--- Provided text ---
-- Opening Marker --

Former Telstra boss David Thodey will lead a review of MyGov, the federal services online platform that crashed in the early days of the pandemic, sending thousands into Centrelink queues.
MyGov, which receives about 1 million sign-ins daily, connects Australians to agency sites that issue everything from online tax returns to COVID-19 vaccination certificates. It has become ever more important during the pandemic but long been derided as clunky and unreliable.
Scott Morrison backed MyGov with millions of dollars in funding.Credit:Alex Ellinghausen
Former human rights commissioner Edward Santow, who is joining Thodey on the audit, said he had seen the consequences of subpar government software in his previous work as a community lawyer.
“I’ve had lots of clients in the past who have really struggled in accessing really crucial government services, including through MyGov, and often for them this is a matter of keeping a roof over their heads of themselves and their families,” said Santow.
There are about 25 million accounts linked to MyGov.
Thodey said he had seen the service improve recently because users can log in with their email rather than a randomly generated number. Despite recent high-profile technology failures, such as the now-defunct COVIDSafe app, Thodey said governments had the capacity to make good online services.
Thousands of people queued at Centrelink offices in early 2020 before the government introduced JobKeeper.Credit:Janie Barrett
“The truth is Services Australia has done a lot of work in this area,” said Thodey, now chair of accounting software company Xero and payments firm Tyro. “I think we’ll just look at what they’ve done and see if we can take the best-in-class out of that.”
Santow, now an industry professor at the University of Technology Sydney, said Australia’s privacy law, which applies to MyGov, was so full of exceptions and qualifications it was like “swiss cheese”. The government is looking at the privacy act separately, but Santow said the MyGov review was a chance to ensure it only collected limited data about people, used it for its original purpose and deleted it promptly.

-- Closing Marker --

--- Problem description ---
Pick up the article about the MyGov review after its last sentence and carry it on.

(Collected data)
-- Opening Marker --

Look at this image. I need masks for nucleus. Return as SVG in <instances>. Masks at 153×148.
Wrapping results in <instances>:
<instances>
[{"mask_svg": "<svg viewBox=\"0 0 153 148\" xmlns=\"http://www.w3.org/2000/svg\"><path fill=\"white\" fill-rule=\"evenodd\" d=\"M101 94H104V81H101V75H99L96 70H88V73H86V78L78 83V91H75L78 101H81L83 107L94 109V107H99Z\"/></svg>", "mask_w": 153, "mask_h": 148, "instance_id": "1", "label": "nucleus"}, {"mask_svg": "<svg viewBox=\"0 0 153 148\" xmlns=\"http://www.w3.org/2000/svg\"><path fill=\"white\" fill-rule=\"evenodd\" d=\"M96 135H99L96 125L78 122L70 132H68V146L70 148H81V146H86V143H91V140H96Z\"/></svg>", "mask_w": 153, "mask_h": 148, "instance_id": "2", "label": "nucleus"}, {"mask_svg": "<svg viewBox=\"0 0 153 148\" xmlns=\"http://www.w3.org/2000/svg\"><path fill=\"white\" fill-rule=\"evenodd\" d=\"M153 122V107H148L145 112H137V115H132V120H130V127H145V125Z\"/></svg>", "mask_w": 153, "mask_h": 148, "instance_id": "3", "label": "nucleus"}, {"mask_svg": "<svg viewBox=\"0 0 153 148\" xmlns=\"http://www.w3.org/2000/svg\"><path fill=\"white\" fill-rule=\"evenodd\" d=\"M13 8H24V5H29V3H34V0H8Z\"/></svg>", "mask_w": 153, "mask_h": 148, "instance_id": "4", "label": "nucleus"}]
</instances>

-- Closing Marker --

--- Answer below ---
ANU epidemiology professor Emily Banks, eSafety Commissioner Julie Inman Grant and former Uber executive Amit Singh are the other three reviewers, who will canvas users, states and territories, public service departments and interest groups before reporting by the end of the year.
Government Services Minister Bill Shorten has previously told this masthead that Australians had to jump through too many administrative hoops, of which MyGov is one, to get access to government services and payments.
“They’ve created digital workhouses, basically,” Shorten said of the previous government.
On Thursday, Shorten said the review would also help to rebuild trust after robo-debt, the program launched by the Coalition government that unlawfully took back welfare payments based on faulty IT systems.
“In rebuilding this trust, the audit will give us the opportunity to create a set of enduring principles for how government services are designed and developed in an ethical and transparent way,” Shorten said.
The review is unlikely to hold public hearings but will take submissions in some form and host roundtables.